Vogelsberg - Im Großraum Lauterbach, Alsfeld, Grebenau und Schwalmtal übten die Einsatzkräfte in einem 38 Quadratkilometer umfassenden Waldgebiet. Es ging nicht ausschließlich um das Löschen eines Brandes – die Großübung hielt 23 sogenannte Szenarien mit unterschiedlichsten Aufgabenstellungen bereit. Zwischen Eulersdorf und Eifa gab es echtes Feuer: Reisig und Stämme in Nähe eines Wertholzplatzes brannten, so dass mehrere Feuerwehren und ein Wasserwerfer zum Löschen angefordert wurden. In den anderen Szenarien wurde Pyrotechnik verwendet, um Rauch zu entwickeln. Die Mülldeponie des Vogelsbergkreises geriet in Vollbrand. Dabei kamen durch Rauchentwicklung Autofahrer vom Weg ab und landeten im Wald. Das war eines der unerwarteten Zusatz-Szenarien. Zur Unterstützung waren Polizeihubschrauber aus Wiesbaden mit einem 700 Liter Wasser fassenden Transportbehälter sowie zwei Wasserwerfer der Polizei aus Mühlheim im Einsatz. Bei der Pflanzgartenhütte nahe Schwarz waren mehrere Kinder im Wald verloren gegangen und mussten gesucht werden. In weiteren Übungsszenarien mussten die Rettungskräfte eine Person versorgen, die sich beim Absturz aus 20 Metern Höhe einen Beinbruch zugezogen hatte, eine verunglückte Forstmaschine mit verletztem Maschinenführer befreien sowie einen Flugzeugabsturz abwi-ckeln, bei dem die Absturzstelle zunächst gefunden werden musste, um dann die Verletzten bergen zu können.

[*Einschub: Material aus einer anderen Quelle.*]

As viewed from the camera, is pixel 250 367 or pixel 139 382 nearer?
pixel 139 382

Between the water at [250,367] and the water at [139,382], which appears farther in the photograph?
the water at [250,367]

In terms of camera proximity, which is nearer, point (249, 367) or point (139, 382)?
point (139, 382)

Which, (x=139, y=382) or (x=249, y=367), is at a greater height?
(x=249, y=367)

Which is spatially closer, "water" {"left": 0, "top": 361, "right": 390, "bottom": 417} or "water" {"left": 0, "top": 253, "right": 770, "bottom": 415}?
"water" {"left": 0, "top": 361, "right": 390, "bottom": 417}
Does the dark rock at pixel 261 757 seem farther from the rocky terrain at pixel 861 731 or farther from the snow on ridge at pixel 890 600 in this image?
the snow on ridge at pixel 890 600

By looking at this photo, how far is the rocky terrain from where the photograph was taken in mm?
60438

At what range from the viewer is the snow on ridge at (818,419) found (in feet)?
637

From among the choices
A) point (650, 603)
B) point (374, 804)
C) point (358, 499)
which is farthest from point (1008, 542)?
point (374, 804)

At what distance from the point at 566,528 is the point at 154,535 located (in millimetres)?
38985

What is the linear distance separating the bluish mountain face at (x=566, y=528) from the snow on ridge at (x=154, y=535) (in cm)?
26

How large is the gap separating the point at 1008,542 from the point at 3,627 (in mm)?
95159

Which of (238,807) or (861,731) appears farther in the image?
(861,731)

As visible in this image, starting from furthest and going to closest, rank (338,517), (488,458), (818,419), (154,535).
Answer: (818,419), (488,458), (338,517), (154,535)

An der Vorbereitung hat der Katastrophenschutzstab des Kreises monatelang gearbeitet. „Wesentliche Übungsziele waren das Einrichten des Katastrophenschutz-Stabs, der örtlichen Einsatzleitungen sowie das Einrichten und Führen von Bereitstellungsräumen und deren Dokumentation“, sagte der verantwortliche Planer Michael Jahnel. Außerdem sollten die Kommunikationspläne getestet und die Zusammenarbeit verschiedenster Hilfsorganisationen vertieft werden. „Eine derart umfassende Übung kommt nicht alle Tage vor“, so Landrat Manfred Görig, „aber sie war wichtig, um Abläufe zu trainieren, damit im Ernstfall alle Beteiligten noch sicherer agieren können.“ Zusätzlich begleiteten zwei Filmteams der Polizeiakademie Hessen die Großübung, waren dafür zusätzlich mit einem Hubschrauber in der Luft. Alle an der Übung Beteiligten dürfen sich auf den Dokumentarfilm freuen, der am 3. November gezeigt werden soll.